-- Opening Marker --

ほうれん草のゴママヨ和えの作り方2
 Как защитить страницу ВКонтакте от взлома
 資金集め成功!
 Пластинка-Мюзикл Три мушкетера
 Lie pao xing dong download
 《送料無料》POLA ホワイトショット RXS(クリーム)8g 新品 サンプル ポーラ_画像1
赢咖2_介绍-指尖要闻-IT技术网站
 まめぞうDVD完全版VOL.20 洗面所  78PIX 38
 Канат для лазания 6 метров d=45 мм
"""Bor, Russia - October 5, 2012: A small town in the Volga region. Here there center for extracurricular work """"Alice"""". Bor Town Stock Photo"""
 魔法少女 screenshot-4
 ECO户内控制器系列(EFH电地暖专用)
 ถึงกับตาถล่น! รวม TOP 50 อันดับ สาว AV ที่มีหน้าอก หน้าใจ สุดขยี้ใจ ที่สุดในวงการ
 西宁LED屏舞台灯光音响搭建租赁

-- Closing Marker --

Task goal: Repeat all of the data exactly.

Answer to this exercise:
ほうれん草のゴママヨ和えの作り方2
 Как защитить страницу ВКонтакте от взлома
 資金集め成功!
 Пластинка-Мюзикл Три мушкетера
 Lie pao xing dong download
 《送料無料》POLA ホワイトショット RXS(クリーム)8g 新品 サンプル ポーラ_画像1
赢咖2_介绍-指尖要闻-IT技术网站
 まめぞうDVD完全版VOL.20 洗面所  78PIX 38
 Канат для лазания 6 метров d=45 мм
"""Bor, Russia - October 5, 2012: A small town in the Volga region. Here there center for extracurricular work """"Alice"""". Bor Town Stock Photo"""
 魔法少女 screenshot-4
 ECO户内控制器系列(EFH电地暖专用)
 ถึงกับตาถล่น! รวม TOP 50 อันดับ สาว AV ที่มีหน้าอก หน้าใจ สุดขยี้ใจ ที่สุดในวงการ
 西宁LED屏舞台灯光音响搭建租赁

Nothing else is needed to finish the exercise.